These are a set of common questions which arise when designing systems in a distributed environment. This is not a complete list by any means, but they may be a useful set of prompts for issues to consider.
- What happens when a dependency starts failing? What if it begins failing slowly?
- How can the system degrade in a graceful manner?
- How does the system react to overload?
- Is it well conditioned?
- What's the worst-case scenario for total failure?
- How quickly can the system recover?
- Is delayable work delayed?
- Is the system as simple as possible?
- How can the system shed load?
- Which failures can be mitigated, and how?
- Which operations may be retried? Are they?
- How does the system grow? What is the chief metric with which the system scales?
- How does the system scale to multiple datacenters?

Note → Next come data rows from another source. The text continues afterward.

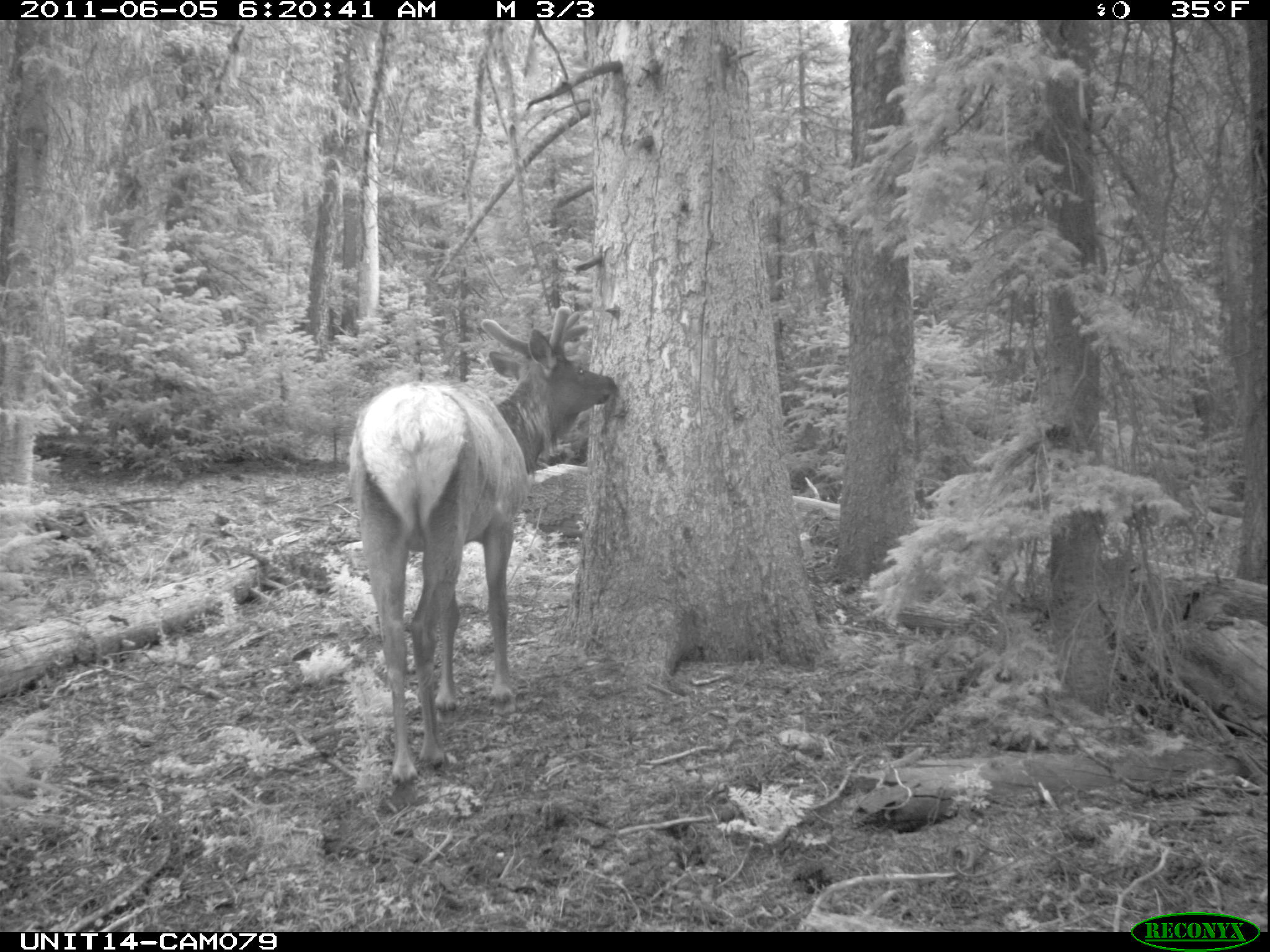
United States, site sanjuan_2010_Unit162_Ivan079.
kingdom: Animalia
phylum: Chordata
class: Mammalia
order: Artiodactyla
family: Cervidae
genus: Cervus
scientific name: Cervus elaphus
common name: red deer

- How does demand vary? How do you ensure the system is always able to handle peak loads?
- How much query processing is done? Is it possible to shape data into queries?
- Is the system replicated?
- How can features be turned on or off?
- How do you monitor the system? How do you detect anomalies?
- Does the system have operational needs specific to the application?
- How do you deploy the system? How do you deploy in an emergency?
- What are the capacity needs? How does the system grow?
- How do you configure the system? How do you configure the system quickly?
- Does the system behave in a predictable manner? Where are there nonlinearities in load or failure responses?
- Is it possible to precompute data?
- Are you doing as little work as possible?
- Is the program as concurrent as possible? (Concurrent programs wait faster.)
- Does the system make use of work batching?
- Have you profiled the system? Is it possible to profile in situ?
- Are there opportunities for parallelization?
- Can you load test the system? How do you catch performance regressions?
- What's your invalidation policy?
- Do you know where your writes are?
- What cache-hit rate does your system require to stay up?